Start of Provided data

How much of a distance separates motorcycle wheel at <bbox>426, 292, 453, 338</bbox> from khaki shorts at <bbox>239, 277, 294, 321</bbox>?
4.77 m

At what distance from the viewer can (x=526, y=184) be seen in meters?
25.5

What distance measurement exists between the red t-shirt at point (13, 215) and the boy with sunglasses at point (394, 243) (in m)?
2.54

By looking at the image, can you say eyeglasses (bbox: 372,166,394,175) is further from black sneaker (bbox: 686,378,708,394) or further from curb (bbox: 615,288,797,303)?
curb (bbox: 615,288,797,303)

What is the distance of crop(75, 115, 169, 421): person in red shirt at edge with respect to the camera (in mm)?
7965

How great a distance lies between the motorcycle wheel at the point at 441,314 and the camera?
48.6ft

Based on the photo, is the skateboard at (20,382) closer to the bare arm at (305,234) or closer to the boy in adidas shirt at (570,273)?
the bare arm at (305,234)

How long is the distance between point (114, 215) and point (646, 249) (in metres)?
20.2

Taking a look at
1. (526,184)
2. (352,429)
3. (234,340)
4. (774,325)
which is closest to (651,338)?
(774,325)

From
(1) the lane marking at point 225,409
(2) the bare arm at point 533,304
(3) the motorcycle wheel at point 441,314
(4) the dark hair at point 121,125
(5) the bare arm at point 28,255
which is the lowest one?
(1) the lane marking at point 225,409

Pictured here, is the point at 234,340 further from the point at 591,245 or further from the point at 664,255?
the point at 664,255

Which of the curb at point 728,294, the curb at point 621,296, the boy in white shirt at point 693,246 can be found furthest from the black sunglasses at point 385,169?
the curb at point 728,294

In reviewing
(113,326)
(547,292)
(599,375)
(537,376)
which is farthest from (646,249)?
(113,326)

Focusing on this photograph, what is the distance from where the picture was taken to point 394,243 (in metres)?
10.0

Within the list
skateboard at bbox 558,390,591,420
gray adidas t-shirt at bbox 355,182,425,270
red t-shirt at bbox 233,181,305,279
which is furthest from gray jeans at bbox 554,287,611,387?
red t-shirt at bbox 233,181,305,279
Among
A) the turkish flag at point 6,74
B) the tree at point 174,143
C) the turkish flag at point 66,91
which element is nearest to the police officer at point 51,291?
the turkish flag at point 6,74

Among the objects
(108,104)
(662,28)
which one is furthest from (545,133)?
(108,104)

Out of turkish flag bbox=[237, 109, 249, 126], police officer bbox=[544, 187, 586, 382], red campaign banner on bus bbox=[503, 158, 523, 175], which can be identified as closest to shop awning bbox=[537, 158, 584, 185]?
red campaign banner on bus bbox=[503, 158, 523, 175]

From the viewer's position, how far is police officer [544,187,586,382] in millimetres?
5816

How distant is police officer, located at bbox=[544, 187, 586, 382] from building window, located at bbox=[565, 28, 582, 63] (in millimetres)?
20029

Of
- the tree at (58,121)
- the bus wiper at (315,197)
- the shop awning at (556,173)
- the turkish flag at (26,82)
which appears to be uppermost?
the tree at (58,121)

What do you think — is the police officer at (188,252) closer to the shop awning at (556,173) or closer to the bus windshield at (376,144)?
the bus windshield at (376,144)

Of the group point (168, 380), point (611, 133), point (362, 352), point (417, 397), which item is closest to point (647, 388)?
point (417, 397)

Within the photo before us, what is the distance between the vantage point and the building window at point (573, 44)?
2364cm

End of Provided data

● Given problem
Can you recast all of the material above as a Markdown table with two columns, Row and Line, where each nonblank line gets its own numbered row and blank lines are dropped?

● Result of this exercise
| Row | Line |
|---|---|
| 1 | How much of a distance separates motorcycle wheel at <bbox>426, 292, 453, 338</bbox> from khaki shorts at <bbox>239, 277, 294, 321</bbox>? |
| 2 | 4.77 m |
| 3 | At what distance from the viewer can (x=526, y=184) be seen in meters? |
| 4 | 25.5 |
| 5 | What distance measurement exists between the red t-shirt at point (13, 215) and the boy with sunglasses at point (394, 243) (in m)? |
| 6 | 2.54 |
| 7 | By looking at the image, can you say eyeglasses (bbox: 372,166,394,175) is further from black sneaker (bbox: 686,378,708,394) or further from curb (bbox: 615,288,797,303)? |
| 8 | curb (bbox: 615,288,797,303) |
| 9 | What is the distance of crop(75, 115, 169, 421): person in red shirt at edge with respect to the camera (in mm)? |
| 10 | 7965 |
| 11 | How great a distance lies between the motorcycle wheel at the point at 441,314 and the camera? |
| 12 | 48.6ft |
| 13 | Based on the photo, is the skateboard at (20,382) closer to the bare arm at (305,234) or closer to the boy in adidas shirt at (570,273)? |
| 14 | the bare arm at (305,234) |
| 15 | How long is the distance between point (114, 215) and point (646, 249) (in metres)? |
| 16 | 20.2 |
| 17 | Taking a look at |
| 18 | 1. (526,184) |
| 19 | 2. (352,429) |
| 20 | 3. (234,340) |
| 21 | 4. (774,325) |
| 22 | which is closest to (651,338)? |
| 23 | (774,325) |
| 24 | From |
| 25 | (1) the lane marking at point 225,409 |
| 26 | (2) the bare arm at point 533,304 |
| 27 | (3) the motorcycle wheel at point 441,314 |
| 28 | (4) the dark hair at point 121,125 |
| 29 | (5) the bare arm at point 28,255 |
| 30 | which is the lowest one? |
| 31 | (1) the lane marking at point 225,409 |
| 32 | Pictured here, is the point at 234,340 further from the point at 591,245 or further from the point at 664,255? |
| 33 | the point at 664,255 |
| 34 | Which of the curb at point 728,294, the curb at point 621,296, the boy in white shirt at point 693,246 can be found furthest from the black sunglasses at point 385,169? |
| 35 | the curb at point 728,294 |
| 36 | In reviewing |
| 37 | (113,326) |
| 38 | (547,292) |
| 39 | (599,375) |
| 40 | (537,376) |
| 41 | which is farthest from (646,249)? |
| 42 | (113,326) |
| 43 | Focusing on this photograph, what is the distance from where the picture was taken to point 394,243 (in metres)? |
| 44 | 10.0 |
| 45 | Within the list |
| 46 | skateboard at bbox 558,390,591,420 |
| 47 | gray adidas t-shirt at bbox 355,182,425,270 |
| 48 | red t-shirt at bbox 233,181,305,279 |
| 49 | which is furthest from gray jeans at bbox 554,287,611,387? |
| 50 | red t-shirt at bbox 233,181,305,279 |
| 51 | Among |
| 52 | A) the turkish flag at point 6,74 |
| 53 | B) the tree at point 174,143 |
| 54 | C) the turkish flag at point 66,91 |
| 55 | which element is nearest to the police officer at point 51,291? |
| 56 | the turkish flag at point 6,74 |
| 57 | Among the objects |
| 58 | (108,104) |
| 59 | (662,28) |
| 60 | which one is furthest from (545,133)? |
| 61 | (108,104) |
| 62 | Out of turkish flag bbox=[237, 109, 249, 126], police officer bbox=[544, 187, 586, 382], red campaign banner on bus bbox=[503, 158, 523, 175], which can be identified as closest to shop awning bbox=[537, 158, 584, 185]? |
| 63 | red campaign banner on bus bbox=[503, 158, 523, 175] |
| 64 | From the viewer's position, how far is police officer [544,187,586,382] in millimetres? |
| 65 | 5816 |
| 66 | How distant is police officer, located at bbox=[544, 187, 586, 382] from building window, located at bbox=[565, 28, 582, 63] (in millimetres)? |
| 67 | 20029 |
| 68 | Of |
| 69 | - the tree at (58,121) |
| 70 | - the bus wiper at (315,197) |
| 71 | - the shop awning at (556,173) |
| 72 | - the turkish flag at (26,82) |
| 73 | which appears to be uppermost? |
| 74 | the tree at (58,121) |
| 75 | What do you think — is the police officer at (188,252) closer to the shop awning at (556,173) or closer to the bus windshield at (376,144)? |
| 76 | the bus windshield at (376,144) |
| 77 | Of the group point (168, 380), point (611, 133), point (362, 352), point (417, 397), which item is closest to point (647, 388)? |
| 78 | point (417, 397) |
| 79 | Within the photo before us, what is the distance between the vantage point and the building window at point (573, 44)? |
| 80 | 2364cm |